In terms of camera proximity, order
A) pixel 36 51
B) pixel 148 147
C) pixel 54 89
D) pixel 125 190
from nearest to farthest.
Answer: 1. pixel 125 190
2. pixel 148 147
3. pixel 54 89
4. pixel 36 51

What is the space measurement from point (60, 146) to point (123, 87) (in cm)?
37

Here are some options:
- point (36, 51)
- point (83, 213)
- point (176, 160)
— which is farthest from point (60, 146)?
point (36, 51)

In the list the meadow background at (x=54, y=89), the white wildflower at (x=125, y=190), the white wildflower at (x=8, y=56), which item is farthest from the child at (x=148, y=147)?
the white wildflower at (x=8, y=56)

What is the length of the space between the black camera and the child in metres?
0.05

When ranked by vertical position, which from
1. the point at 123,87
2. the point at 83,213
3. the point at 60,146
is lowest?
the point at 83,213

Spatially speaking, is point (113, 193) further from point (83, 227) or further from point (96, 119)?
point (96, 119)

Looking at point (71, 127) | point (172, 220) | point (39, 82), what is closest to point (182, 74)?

▬▬▬▬▬▬

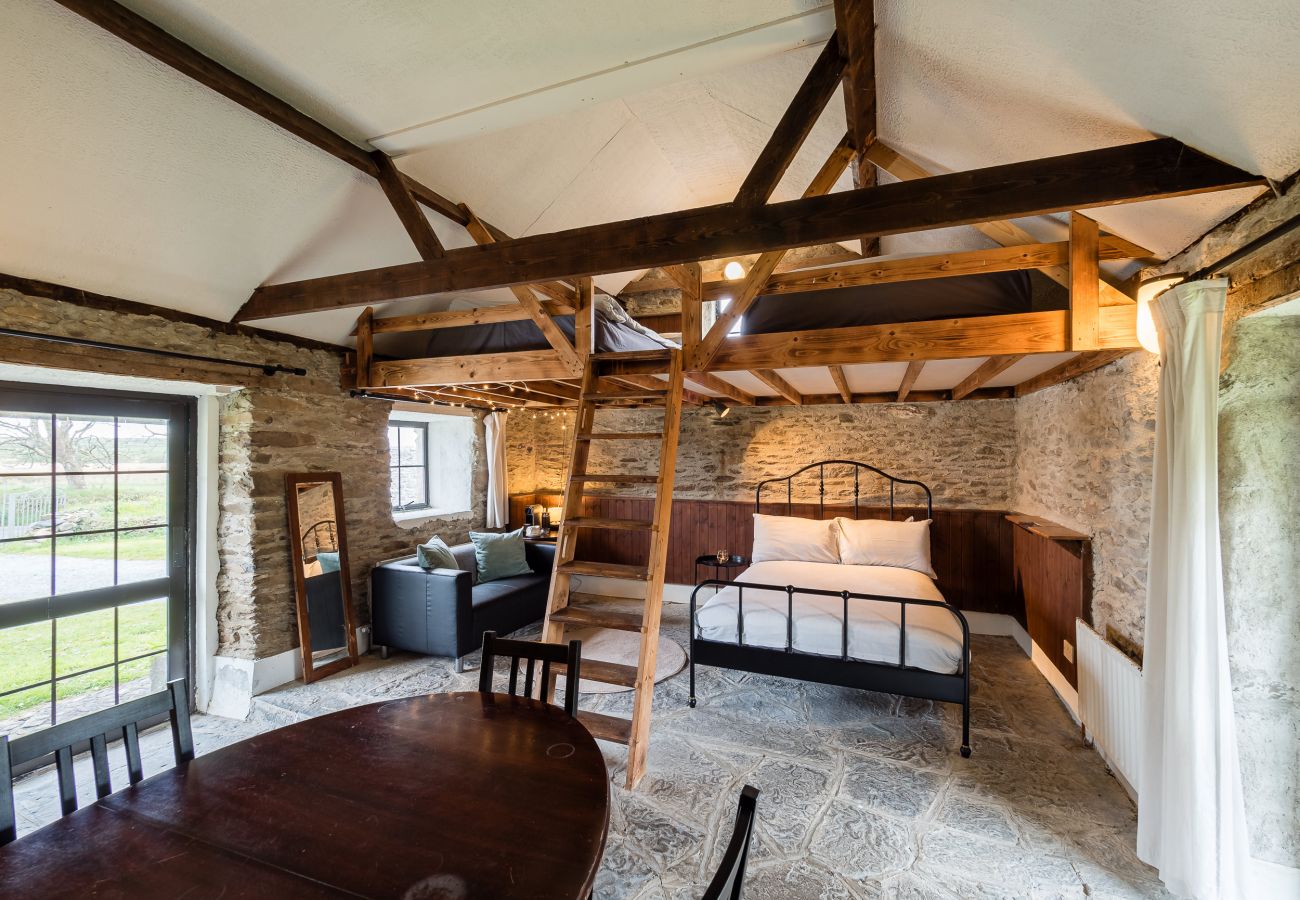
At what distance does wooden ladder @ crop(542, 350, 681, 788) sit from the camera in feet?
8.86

▬▬▬▬▬▬

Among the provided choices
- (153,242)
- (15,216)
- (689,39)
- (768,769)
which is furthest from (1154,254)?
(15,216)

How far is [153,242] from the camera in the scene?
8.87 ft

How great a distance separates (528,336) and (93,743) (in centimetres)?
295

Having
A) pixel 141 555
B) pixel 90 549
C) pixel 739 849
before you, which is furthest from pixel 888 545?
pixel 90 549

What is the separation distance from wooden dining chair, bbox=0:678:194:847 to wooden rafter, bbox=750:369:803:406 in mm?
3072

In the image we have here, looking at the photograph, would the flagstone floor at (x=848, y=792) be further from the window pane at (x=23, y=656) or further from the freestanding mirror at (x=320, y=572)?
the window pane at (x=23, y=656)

▬▬▬▬▬▬

| What you should do |
Extract every line of the entries above that contains the string "window". Matching is case-sensitive.

| Solution below |
In the image we have here, looking at the photograph, would the flagstone floor at (x=848, y=792) be further from the window pane at (x=23, y=656) or further from the freestanding mirror at (x=320, y=572)?
the window pane at (x=23, y=656)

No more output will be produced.